Entrevista Fábio Moon
O Álvaro de Moya, estudioso dos quadrinhos, esteve no último fim de semana em Londrina e disse que a graphic novel Daytripper (de autoria de voces) encabeçava a lista de títulos de HQs mais vendidos nos EUA, segundo o The New York Times. O que esse sucesso comercial no mercado americano tem representado para a carreira de vocês, além obviamente de robustecer a conta bancária da dupla?
O sucesso do Daytripper ajuda a estabelecer nossa carreira como autores, não só como desenhistas, e facilita próximos projetos em que sejamos tanto os roteiristas como os artistas. A demanda pelas nossas idéias aumentou.
Diferentemente da legião brasileira de artistas de HQs que desenha para revistas de super-heróis americanas, vocês conseguiram emplacar uma história autoral por lá. Vocês têm noção desse pioneirismo ? Acreditam que poderão abrir portas para outros autores nacionais?
Não, não acho que vamos abrir portas para outros autores nacionais, porque é o trabalho pessoal que abre portas, não as pessoas em si. O interesse lá fora pelos brasileiros aumentou com o nosso trabalho, mas trabalho autoral depende do autor, o diferencial está na individualidade do trabalho, e está aí o atrativo e a dificuldade.
Qual a recepção dos títulos da Vertigo na Europa? Daytripper será lançado no velho continente?
Já saiu na Espanha e na Itália, mas ainda não temos resposta de como está indo por lá.
Como foi o processo de criação de Daytripper? Vocês introduziram mudanças no estilo, sabendo que o público-alvo (inicial) seria americano?
Mandamos algumas histórias para os editores da Vertigo, e essas foram as que eles gostaram mais. Partimos daí. Acho que, como em todo trabalho, tivemos uma preocupação em pensar que esse trabalho poderia ser visto por muita gente que adora quadrinhos, mas que não conhecesse o nosso trabalho, então tentamos criar uma boa primeira impressão. Acreditávamos também que o Daytripper atrairia muitos leitores que não estão acostumados a ler quadrinhos, então pensamos nesse público também.
Aliás, como voces descreveriam o estilo de vocês? Quais são as marcas registradas de suas HQs?
Nós contamos histórias sobre relacionamentos e o drama humano. O cenário, as situações e a época são elementos que podem variar, mas estamos interessados em explorar a complexidade dos relacionamentos, das emoções. Isso e um desenho bacana para ajudar a criar novos mundos.
Quando Daytripper será lançado no Brasil?
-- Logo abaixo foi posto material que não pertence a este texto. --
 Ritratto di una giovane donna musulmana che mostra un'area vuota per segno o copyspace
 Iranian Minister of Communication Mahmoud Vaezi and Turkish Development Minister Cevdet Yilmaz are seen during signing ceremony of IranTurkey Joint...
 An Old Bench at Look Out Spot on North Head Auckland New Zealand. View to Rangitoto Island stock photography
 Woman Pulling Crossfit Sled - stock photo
Já há definição sobre como será o formato da edição nacional?
Sairá no segundo semestre, pela Panini, numa edição encadernada. Final de agosto ou setembro.
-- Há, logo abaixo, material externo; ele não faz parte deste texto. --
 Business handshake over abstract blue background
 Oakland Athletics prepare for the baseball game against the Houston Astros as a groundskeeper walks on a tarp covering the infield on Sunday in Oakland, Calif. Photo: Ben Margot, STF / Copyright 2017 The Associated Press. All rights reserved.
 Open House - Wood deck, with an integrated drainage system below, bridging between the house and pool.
Outro trabalho aclamado de vocês, O Alienista, é uma adaptação de uma obra de Machado de Assis. Como vocês vêem esse gênero de produção? Deveria ser um filão mais explorado pelos quadrinhistas nacionais?
Já é um filão super explorado. Quase todas as editoras nacionais que produzem quadrinhos estão produzindo alguma adaptação. Não sei quanto tempo essa onda irá durar, mas pelo menos ajuda a criar um mercado de trabalho onde os autores, roteiristas e desenhistas têm trabalho e espaço para melhorar. Se um dia as adaptações acabarem, o mercado estará mais forte por causa delas.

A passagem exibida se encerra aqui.